Filas dadas:
------------

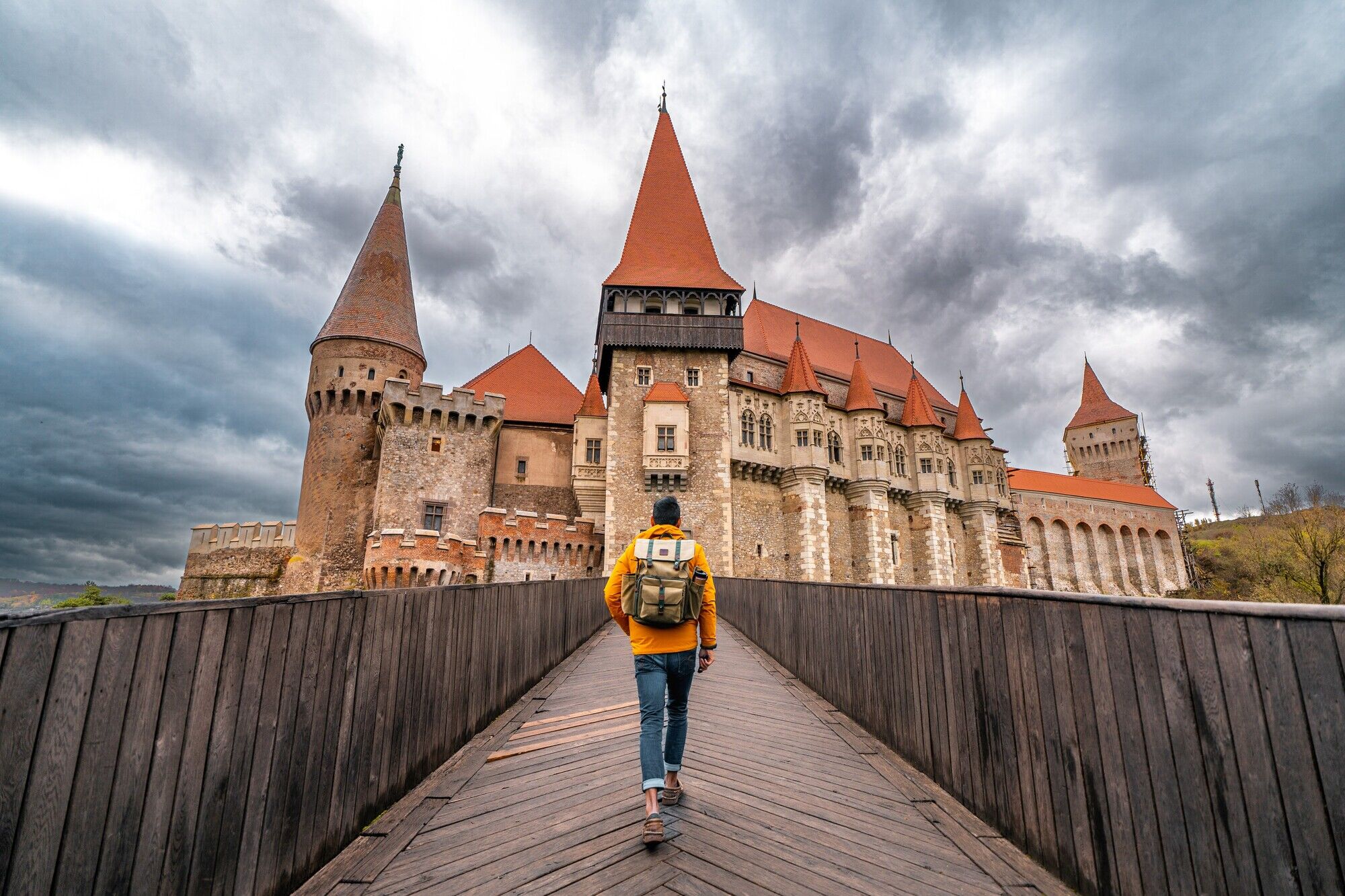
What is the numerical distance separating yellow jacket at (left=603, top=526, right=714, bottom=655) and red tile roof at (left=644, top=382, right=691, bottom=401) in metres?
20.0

------------

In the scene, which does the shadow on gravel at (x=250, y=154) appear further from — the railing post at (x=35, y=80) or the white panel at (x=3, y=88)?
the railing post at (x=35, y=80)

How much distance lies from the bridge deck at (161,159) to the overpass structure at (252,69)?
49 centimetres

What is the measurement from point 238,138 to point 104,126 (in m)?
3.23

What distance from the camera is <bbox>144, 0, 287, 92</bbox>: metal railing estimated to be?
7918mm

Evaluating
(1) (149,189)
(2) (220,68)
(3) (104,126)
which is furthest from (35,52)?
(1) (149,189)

------------

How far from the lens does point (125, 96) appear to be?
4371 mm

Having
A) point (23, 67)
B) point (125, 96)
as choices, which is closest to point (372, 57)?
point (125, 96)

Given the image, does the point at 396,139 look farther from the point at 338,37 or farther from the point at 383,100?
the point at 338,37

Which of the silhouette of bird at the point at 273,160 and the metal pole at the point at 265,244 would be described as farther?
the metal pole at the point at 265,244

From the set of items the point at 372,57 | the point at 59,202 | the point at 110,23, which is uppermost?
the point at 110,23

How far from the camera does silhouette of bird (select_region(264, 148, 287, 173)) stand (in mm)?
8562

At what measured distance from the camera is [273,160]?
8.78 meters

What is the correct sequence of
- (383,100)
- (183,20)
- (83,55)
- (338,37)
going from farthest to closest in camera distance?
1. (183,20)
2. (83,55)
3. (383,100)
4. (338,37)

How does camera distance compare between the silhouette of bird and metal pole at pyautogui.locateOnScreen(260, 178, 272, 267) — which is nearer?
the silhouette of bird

------------

Problema planteado: Transcribe sin ningún cambio las líneas que van desde la que contiene "How far from the camera" hasta la que contiene "8.78 meters", ambas incluidas.

Respuesta completa:
How far from the camera does silhouette of bird (select_region(264, 148, 287, 173)) stand (in mm)?
8562

At what measured distance from the camera is [273,160]?
8.78 meters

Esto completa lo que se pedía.